Jun 9, 2022 | Business, Crowdfunding, Investing, Tax

Crowdfunding was created to kick-start the funding of a project. Previously if someone was interested in acquiring funds, they had only a few options to do so. Those options included: raising money from family and friends, taking out a loan, or trying to gather all of the money themselves. With the option of crowdfunding, a new way of raising money was introduced. Crowdfunding created a way to raise money from a population that businesses, charities, and individuals may not have had access to before.

There are different types of crowdfunding: reward-based, equity-based, debt-based, and donation-based, all with their own variations. Donation-based crowdfunding is when individuals donate to a charity or cause through a website like GoFundMe or Facebook. Reward-based crowdfunding is when an individual donates in exchange for some type of reward. Equity-based crowdfunding is a way to raise capital online from investors specifically to fund a private business. In return for their contributions, investors will receive equity in the business. With businesses offering securities instead of goods and services, the funds received from equity-based crowdfunding are non-taxable. Debt-based crowdfunding is a loan of capital to a business for repayment along with interest over time.

Now, the benefit to crowdfunding is anyone can invest. Suppose you want to invest. Because of the risks that come with crowdfunding, there are limitations on how much you can invest over a 12-month period. The limit is based upon your annual income and net worth. For example, if both your net worth and annual income are equal to or more than $107,000, then during that 12-month period you can invest up to 10% of your annual income or net worth, whichever is greater. However, if either your income or net worth is less than $107,000, then the investment is limited to the greater of either $2,200 or 5% of the greater of your annual income or net worth. On the other hand, if you are an accredited investor there are no limits on investing.

There are two different campaigns of crowdfunding, “all-or-nothing” and “flexible- funding”. The all-or-nothing method is when the recipient receives the donations only if the fundraising goal is met in the set period of time. In other words, if the goal is to raise $15,000 in 30 days and on day 30 only $14,000 has been raised, no funds would be received and all of the donors would either not be charged or get their money back to their method of payment. Under a flexible- funding campaign the recipient would receive all of the donations even if the goal is not met in the set period of time. One important thing to remember as well is that crowdfunding sites like GoFundMe will take a percentage from those donations. That percentage typically ranges from 5% to 12%, dependent upon a number of factors that vary across the different sites.

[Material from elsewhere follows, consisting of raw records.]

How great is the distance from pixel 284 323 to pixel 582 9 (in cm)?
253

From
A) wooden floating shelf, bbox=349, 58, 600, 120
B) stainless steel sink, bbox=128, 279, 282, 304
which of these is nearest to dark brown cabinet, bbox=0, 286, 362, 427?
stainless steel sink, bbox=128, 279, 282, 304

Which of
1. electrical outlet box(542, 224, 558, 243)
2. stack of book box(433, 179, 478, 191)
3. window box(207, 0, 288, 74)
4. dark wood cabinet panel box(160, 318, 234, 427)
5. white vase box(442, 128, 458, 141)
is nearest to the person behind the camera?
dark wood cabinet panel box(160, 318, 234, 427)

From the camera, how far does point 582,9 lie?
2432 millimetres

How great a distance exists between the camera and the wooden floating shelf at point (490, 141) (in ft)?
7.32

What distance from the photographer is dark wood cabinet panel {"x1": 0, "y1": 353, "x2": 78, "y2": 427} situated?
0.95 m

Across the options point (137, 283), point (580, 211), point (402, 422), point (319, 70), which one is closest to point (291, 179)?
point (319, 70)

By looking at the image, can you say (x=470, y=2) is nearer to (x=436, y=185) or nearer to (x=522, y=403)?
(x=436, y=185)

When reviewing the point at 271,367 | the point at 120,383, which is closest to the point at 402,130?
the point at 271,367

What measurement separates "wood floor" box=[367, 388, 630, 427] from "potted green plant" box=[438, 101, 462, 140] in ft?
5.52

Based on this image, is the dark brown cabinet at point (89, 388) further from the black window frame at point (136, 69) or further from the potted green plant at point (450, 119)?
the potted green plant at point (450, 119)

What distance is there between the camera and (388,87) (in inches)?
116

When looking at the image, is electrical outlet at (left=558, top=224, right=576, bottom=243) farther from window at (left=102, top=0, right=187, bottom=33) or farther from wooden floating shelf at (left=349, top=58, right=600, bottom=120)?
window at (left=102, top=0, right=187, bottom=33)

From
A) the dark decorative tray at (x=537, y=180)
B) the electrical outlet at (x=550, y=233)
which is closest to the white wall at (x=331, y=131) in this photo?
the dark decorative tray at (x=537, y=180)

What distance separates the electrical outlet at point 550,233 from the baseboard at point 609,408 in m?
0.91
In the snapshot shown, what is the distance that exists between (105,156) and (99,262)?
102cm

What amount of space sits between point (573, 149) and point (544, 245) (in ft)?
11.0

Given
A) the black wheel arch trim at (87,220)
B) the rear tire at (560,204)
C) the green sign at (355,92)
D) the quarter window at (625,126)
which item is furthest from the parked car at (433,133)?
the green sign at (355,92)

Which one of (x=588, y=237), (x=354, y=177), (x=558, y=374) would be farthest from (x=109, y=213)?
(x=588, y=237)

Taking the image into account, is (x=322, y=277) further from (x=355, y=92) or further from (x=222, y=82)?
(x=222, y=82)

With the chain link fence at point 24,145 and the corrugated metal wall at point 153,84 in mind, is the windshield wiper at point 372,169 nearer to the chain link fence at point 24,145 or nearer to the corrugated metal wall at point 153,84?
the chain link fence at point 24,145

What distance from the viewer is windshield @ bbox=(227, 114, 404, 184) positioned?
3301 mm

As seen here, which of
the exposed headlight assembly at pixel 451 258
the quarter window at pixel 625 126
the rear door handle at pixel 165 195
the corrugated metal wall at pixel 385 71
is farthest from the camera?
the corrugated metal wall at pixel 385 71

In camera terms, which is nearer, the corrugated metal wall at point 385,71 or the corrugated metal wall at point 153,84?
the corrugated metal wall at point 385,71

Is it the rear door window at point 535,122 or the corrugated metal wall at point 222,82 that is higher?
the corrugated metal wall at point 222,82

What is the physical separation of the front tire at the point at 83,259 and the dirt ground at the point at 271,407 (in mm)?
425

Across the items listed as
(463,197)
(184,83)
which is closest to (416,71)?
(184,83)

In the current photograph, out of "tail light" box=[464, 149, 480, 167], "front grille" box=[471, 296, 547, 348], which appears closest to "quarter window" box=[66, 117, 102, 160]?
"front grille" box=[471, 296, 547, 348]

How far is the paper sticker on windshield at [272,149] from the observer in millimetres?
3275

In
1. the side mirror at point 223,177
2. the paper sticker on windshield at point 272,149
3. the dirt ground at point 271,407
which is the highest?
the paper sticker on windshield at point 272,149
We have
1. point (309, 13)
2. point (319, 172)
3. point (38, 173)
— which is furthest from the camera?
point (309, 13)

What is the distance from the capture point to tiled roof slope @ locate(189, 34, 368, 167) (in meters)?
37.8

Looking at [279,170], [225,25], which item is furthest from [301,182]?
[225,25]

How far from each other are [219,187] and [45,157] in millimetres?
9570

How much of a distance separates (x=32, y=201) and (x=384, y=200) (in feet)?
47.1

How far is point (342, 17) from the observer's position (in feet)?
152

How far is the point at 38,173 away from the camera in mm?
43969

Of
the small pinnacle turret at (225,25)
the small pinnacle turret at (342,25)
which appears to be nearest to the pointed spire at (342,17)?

“The American Rescue Plan Act clarifies that the crowdfunding website or its payment processor is not required to file Form 1099-K with the IRS or furnish it to the person to whom the distributions are made if the contributors to the crowdfunding campaign do not receive goods or services for their contributions.” (Money Received through “Crowdfunding” May Be Taxable; Taxpayers Should Understand Their Obligations and the Benefits of Good Recordkeeping | Internal Revenue Service, 2022).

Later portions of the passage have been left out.